In Guam Recorder’s report, Hornbostel boarded the Yokohama-bound Mariana Maru at Apra Harbor on 10 April 1924. Twenty-five passengers, including Hornbostel, aboard this Shimizu-owned vessel were dropped off on Saipan before the ship sailed to Japan.
Hornbostel’s entire itinerary for this trip was unclear except for a mention in the Guam Recorder that he would be gone for several months.
Meanwhile, Hornbostel, who relocated to Manila with his entire family in 1928, wrote a series of articles for a Philippine publication sharing his experiences in the visits to the islands of Saipan, Tinian, and Rota.
Although Hornbostel did not specifically mentioned the inclusive dates of his visit, he provided an engaging read as to the purpose of his stay and the several anecdotes of the people he had ran into including that of Gregorio Sablan.
Hornbostel, when he arrived on Saipan, had to look for a place to stay and he wrote that he found “excellent lodging with Gregorio Sablan, a prominent Chamorro citizen.”
Gregorio is a son of a Spanish padre and a Chamorro mother and had been educated by the Germans in Tsingtao, China.

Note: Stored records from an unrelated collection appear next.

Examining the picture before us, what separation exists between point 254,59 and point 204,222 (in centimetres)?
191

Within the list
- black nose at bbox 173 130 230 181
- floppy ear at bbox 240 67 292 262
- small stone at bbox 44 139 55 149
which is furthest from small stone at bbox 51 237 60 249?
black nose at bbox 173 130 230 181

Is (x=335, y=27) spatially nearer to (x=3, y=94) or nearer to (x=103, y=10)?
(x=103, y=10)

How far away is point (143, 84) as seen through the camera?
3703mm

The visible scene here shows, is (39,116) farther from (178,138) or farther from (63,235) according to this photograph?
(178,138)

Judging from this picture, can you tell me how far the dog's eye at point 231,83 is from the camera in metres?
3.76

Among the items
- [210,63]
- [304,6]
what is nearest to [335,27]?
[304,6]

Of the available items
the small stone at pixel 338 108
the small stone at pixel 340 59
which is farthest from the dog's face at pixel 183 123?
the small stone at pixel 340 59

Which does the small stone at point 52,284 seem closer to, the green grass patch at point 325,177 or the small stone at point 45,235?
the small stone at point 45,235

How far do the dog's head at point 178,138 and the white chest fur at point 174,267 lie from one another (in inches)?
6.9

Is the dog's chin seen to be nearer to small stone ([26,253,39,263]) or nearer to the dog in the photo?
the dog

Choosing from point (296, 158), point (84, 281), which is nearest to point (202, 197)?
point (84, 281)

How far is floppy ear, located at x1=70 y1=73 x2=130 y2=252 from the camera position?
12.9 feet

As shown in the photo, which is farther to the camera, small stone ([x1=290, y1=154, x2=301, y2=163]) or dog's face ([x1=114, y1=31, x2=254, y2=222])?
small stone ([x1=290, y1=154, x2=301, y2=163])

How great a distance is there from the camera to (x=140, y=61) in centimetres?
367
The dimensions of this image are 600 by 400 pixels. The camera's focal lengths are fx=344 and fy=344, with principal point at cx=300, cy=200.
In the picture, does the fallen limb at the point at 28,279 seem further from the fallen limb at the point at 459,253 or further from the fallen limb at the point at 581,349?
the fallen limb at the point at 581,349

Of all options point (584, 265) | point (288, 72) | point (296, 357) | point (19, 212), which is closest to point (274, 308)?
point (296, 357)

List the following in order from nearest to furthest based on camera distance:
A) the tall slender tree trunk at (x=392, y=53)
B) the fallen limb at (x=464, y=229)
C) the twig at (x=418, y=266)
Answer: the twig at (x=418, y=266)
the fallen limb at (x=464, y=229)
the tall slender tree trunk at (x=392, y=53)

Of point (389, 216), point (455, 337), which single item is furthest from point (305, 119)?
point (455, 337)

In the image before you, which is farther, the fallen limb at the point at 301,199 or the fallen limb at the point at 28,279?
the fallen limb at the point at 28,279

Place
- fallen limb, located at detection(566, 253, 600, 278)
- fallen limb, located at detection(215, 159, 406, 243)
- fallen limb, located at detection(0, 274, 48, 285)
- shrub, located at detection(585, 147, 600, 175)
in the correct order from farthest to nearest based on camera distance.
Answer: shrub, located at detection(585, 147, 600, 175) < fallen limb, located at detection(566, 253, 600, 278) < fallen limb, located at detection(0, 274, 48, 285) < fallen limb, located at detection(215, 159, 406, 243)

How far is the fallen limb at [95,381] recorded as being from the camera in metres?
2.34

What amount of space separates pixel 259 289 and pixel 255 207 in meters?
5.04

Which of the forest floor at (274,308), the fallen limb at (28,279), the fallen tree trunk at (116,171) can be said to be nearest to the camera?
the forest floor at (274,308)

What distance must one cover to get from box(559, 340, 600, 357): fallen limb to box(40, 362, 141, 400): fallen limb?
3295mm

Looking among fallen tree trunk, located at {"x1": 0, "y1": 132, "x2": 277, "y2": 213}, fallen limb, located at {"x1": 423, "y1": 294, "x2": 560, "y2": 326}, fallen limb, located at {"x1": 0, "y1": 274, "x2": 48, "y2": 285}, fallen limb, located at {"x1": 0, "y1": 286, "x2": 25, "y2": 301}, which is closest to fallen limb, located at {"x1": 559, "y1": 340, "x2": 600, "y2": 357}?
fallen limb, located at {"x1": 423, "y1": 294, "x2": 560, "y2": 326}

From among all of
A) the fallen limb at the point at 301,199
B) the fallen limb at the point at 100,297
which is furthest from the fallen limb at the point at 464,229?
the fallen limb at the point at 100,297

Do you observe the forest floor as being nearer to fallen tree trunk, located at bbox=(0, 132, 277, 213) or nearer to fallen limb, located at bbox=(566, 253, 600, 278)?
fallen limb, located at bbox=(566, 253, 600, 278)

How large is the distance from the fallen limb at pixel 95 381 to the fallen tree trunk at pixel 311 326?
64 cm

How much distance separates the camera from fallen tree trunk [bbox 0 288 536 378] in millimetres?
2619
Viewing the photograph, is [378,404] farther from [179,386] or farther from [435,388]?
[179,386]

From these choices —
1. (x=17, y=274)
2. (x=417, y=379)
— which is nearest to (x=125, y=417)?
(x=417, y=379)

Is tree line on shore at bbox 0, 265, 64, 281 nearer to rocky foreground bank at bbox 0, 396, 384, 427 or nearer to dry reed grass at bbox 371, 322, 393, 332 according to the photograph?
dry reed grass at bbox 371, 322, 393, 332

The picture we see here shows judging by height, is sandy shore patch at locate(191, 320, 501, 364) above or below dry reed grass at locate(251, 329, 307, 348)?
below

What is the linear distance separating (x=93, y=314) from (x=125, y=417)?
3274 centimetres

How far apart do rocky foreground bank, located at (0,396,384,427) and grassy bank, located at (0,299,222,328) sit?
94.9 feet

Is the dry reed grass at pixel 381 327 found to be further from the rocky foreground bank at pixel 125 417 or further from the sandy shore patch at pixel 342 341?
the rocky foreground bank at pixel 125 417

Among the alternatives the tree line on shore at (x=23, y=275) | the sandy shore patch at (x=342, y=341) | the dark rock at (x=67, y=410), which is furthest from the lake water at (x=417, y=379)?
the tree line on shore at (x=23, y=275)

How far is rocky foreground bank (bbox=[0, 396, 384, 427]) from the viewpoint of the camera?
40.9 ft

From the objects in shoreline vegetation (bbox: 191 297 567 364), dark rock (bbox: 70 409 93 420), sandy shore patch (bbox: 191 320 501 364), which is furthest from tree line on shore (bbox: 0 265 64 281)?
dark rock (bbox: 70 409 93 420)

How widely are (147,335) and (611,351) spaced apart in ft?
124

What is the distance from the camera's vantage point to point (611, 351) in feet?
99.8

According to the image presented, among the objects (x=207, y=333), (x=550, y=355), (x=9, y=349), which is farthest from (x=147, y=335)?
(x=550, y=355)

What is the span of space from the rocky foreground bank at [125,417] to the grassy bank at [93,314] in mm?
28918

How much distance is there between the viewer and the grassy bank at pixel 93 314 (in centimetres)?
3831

He later became a school master in Saipan, and later still an aide to the former German Governor Fritz of the Mariana Islands.
Fritz was Georg Fritz, the first German administrator of the Northern Mariana Islands in 1899 when the administration of the islands was turned over to Germany. Spain, having lost in the Spanish-American War, ceded the island of Guam to the U.S., and sold the remainder of the Marianas archipelago and the Caroline islands to Germany under the German-Spanish Treaty of 1899 for 25 million pesetas or 17 million marks.
Hornbostel narrated that Sablan was sent to Rabaul, in New Guinea the year before the outbreak of the first World War. There, he joined the German forces in their campaign against the Australian expeditionary force intent on capturing the German New Guinea.
It was during this time, Hornbostel said, that Sablan was transferred to the German sea raider, Emden, and following its destruction, Sablan became a prisoner of war in Australia.
There, Sablan convinced his captors that he was truly a Guam-born American citizen and that he was conscripted into the force by the Germans to fight for them.
What made Sablan’s story credible was the silence of his fellow prisoners who did not spike his story and so he was released and sent back to Rabaul, New Guinea, as the aide to the Australian Secretary of the Native Affairs.”